Canadian Patent No. 1,019,978 teaches the measurement of surface temperatures of moving bodies; e.g., turbine rotors. A phosphor strip is applied to the rotating body. The activator source is preferably ultravoilet light with the emitted light being in the visible range. Fiber optics are preferably used for light transmission.
Khare and Ranade, Indiam Jour. Pure & Appl. Phys. 13: 664-666 (1975), show that calcium oxide forms a phosphor using cerium and terbium activators by firing mixtures of the activators with lime at 1100.degree. C. The same authors in Jour. of Materials Sci. 15: 1868-1869 (1980) describe the use of calcium oxide as a host lattice for phosphors sensitized by cerium or gadolinium. These were prepared by firing calcium carbonate and the desired amount of a cerium or gadolinium compound for about four hours at 1000.degree. C. Dopant was used at a dosage of about 0.4 mole percent based on lime. Porter et al, Applied Spectroscopy 37(4): 360-371 (1983), show calcium oxide to be a good matrix for rare earth phosphors, which have little interference for lanthanide analyses. Porter and Wright, J. Chem. Phys. 77(5): 2322-2329 (1982), teach the preparation of doped calcium oxide materials prepared from extremely pure calcium carbonate and dopant by sintering at 1150.degree. C. for 6-48 hours.
Along the lines of more conventional kiln temperature mesurement, Bartran and Nelson, Chem. Eng. 92(13): 65-66 (1985), teach the modification of a kiln by the insertion of radial tubes through the kiln walls to provide wells for conventional thermocouples.
Two United States patents may be taken as representative of prior methods which attempted to measure the temperature of contents within a kiln. Drewry, in U.S. Pat. No. 3,647,195, describes the use of two internally located optical pyrometers whose output is transmitted through slip rings mounted around the outside of the kiln shell. Jager et al. in U.S. Pat. No. 4,487,575 also teach the use of infrared radiation for measurement of internal kiln conditions.

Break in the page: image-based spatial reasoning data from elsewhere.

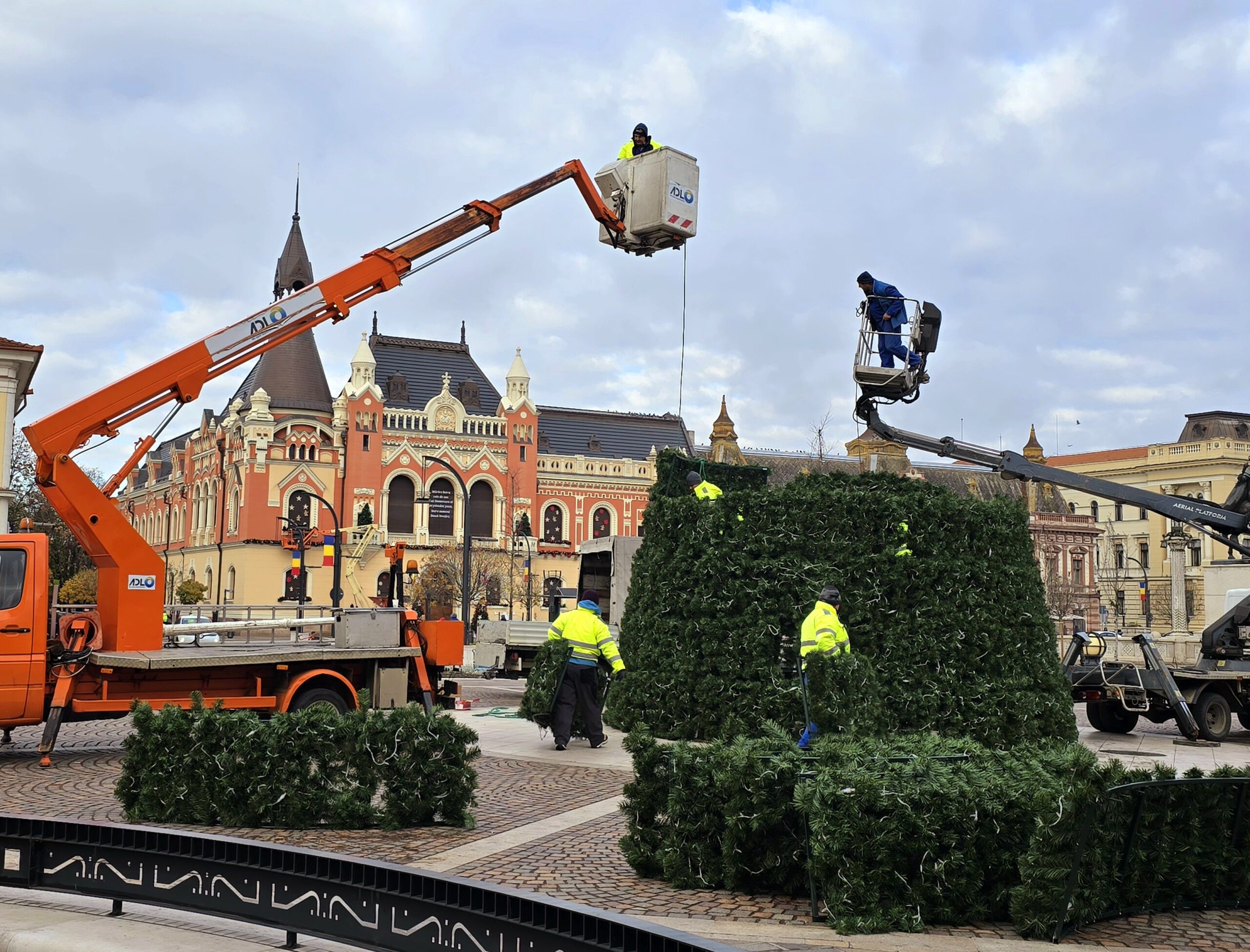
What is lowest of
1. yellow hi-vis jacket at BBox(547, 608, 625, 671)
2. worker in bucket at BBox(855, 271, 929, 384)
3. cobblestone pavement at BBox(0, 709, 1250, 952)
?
cobblestone pavement at BBox(0, 709, 1250, 952)

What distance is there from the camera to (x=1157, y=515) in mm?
82250

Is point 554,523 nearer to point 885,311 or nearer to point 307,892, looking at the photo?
point 885,311

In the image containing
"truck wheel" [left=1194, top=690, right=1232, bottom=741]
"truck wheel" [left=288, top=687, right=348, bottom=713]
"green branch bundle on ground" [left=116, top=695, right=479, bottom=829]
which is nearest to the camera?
"green branch bundle on ground" [left=116, top=695, right=479, bottom=829]

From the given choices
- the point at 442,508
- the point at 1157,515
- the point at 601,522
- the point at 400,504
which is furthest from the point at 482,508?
the point at 1157,515

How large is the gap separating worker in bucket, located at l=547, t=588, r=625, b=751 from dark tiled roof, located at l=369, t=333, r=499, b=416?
6198cm

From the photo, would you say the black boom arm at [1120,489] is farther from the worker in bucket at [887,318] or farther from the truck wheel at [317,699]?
the truck wheel at [317,699]

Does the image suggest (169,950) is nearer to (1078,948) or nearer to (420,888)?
(420,888)

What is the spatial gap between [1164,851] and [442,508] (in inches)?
2606

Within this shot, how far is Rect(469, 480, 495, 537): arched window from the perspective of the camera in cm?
7244

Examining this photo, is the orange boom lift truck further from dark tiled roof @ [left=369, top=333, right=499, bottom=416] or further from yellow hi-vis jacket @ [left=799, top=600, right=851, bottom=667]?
dark tiled roof @ [left=369, top=333, right=499, bottom=416]

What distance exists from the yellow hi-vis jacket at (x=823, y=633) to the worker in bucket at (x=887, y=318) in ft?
11.1

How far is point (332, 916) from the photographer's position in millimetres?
5629

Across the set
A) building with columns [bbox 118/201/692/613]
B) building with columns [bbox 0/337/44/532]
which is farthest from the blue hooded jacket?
building with columns [bbox 118/201/692/613]

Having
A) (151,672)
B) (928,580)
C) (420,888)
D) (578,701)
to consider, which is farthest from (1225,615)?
(420,888)
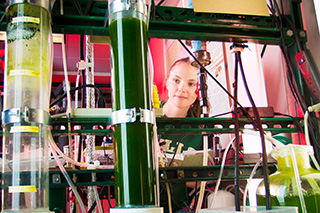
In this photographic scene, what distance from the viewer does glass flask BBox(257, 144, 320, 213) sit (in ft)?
1.97

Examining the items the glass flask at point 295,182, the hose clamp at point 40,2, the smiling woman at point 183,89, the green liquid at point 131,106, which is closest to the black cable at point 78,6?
the hose clamp at point 40,2

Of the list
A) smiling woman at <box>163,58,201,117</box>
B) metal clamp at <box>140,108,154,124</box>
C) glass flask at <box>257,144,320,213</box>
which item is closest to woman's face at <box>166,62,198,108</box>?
smiling woman at <box>163,58,201,117</box>

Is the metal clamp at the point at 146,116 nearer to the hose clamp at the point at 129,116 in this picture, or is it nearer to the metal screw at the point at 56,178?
the hose clamp at the point at 129,116

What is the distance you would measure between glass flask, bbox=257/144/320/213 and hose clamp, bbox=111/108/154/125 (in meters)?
0.31

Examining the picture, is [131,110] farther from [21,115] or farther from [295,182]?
[295,182]

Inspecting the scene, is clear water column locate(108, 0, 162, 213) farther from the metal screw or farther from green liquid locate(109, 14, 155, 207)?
the metal screw

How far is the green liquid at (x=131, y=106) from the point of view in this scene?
0.52 m

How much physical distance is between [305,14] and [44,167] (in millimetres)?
983

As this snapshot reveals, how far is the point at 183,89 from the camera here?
9.57 ft

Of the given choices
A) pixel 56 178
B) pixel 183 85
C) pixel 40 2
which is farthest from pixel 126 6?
pixel 183 85

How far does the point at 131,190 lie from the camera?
1.69 ft

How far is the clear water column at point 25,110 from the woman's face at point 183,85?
2.32 metres

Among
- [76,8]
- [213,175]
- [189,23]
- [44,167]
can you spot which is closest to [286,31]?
[189,23]

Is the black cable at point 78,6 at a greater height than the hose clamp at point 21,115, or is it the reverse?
the black cable at point 78,6
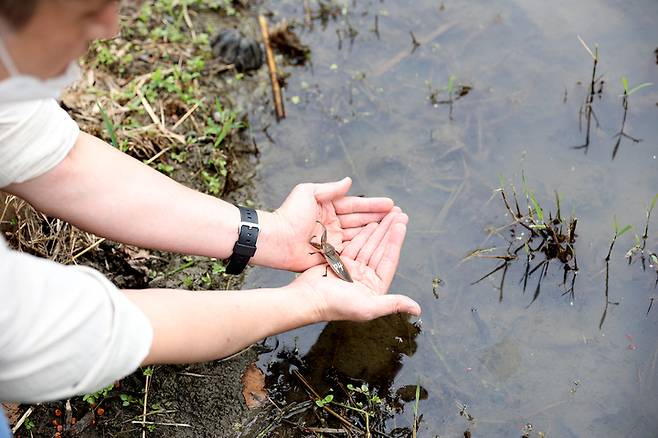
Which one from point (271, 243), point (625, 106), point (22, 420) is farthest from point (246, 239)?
point (625, 106)

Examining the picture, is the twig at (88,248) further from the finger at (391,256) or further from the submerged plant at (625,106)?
the submerged plant at (625,106)

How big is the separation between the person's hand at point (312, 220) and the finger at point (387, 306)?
46 cm

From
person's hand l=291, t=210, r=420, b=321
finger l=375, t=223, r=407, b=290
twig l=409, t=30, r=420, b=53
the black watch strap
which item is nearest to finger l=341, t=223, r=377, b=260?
person's hand l=291, t=210, r=420, b=321

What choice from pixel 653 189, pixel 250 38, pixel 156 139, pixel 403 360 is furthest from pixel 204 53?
pixel 653 189

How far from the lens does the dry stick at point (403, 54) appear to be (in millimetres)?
4695

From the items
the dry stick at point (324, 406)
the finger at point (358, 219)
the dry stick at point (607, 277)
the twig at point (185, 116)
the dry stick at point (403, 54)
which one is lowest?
the dry stick at point (324, 406)

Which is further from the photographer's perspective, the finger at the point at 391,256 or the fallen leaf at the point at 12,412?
the finger at the point at 391,256

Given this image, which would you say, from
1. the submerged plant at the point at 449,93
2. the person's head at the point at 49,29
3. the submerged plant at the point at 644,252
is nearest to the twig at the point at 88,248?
the person's head at the point at 49,29

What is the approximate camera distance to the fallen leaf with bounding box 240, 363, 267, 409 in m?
3.30

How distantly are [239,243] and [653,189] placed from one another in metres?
2.35

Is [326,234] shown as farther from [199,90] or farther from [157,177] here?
[199,90]

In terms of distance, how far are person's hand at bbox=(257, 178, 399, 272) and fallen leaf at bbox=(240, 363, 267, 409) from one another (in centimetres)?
51

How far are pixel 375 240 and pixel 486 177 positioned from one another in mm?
1009

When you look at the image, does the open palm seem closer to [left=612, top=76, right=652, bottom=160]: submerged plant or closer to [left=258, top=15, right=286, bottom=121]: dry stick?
[left=258, top=15, right=286, bottom=121]: dry stick
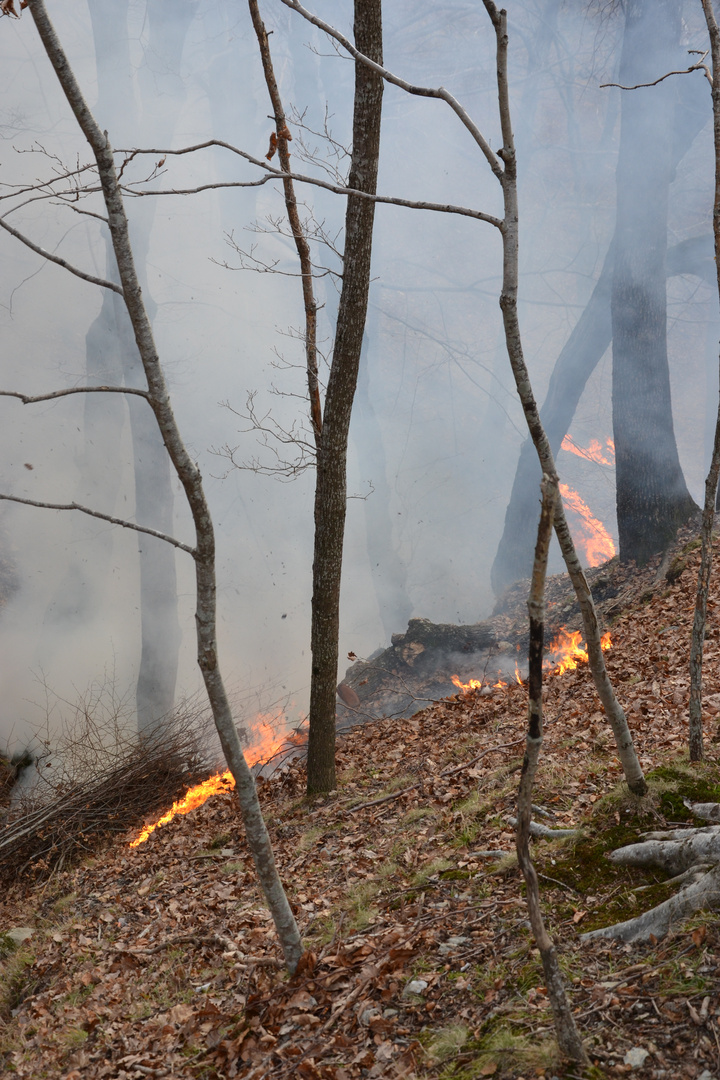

While laser-activated fluorescence is known for temperature measurement under certain conditions, it has not been heretofore used or suggested as a method for measuring the temperature of the contents in a heated kiln. There are a number of reasons why this potential use has apparently not been seriously considered heretofore. Natural minerals such as lime, which might require calcining in their processing, all contain high levels of impurities which could possibly interfere with measurements. This is in contrast to virtually all of the work just noted and to commercial rare earth phosphors which use extremely high purity host materials and rare earth dopants. Another possible reason is a perceived high cost of the rare earth dopant unless only trace quantities or crude forms would be suitable. Further, it was entirely unclear whether the residence time and temperature in a kiln would be sufficient to incorporate the rare earth into the crystal lattice of the host mineral so that a phosphor would even be formed. Also, in addition to the possible interfering spectra previously noted, some impurities are known to partially quench the fluorescence of rare earth phosphors.
Despite all of the above negative implications the present inventor has surprisingly found that calcareous and other types of minerals containing impurities can be economically doped with rare earths and that the use of fluorescence thermometry is a simple and accurate means of measuring a hot product temperature within or as it is discharged form a kiln.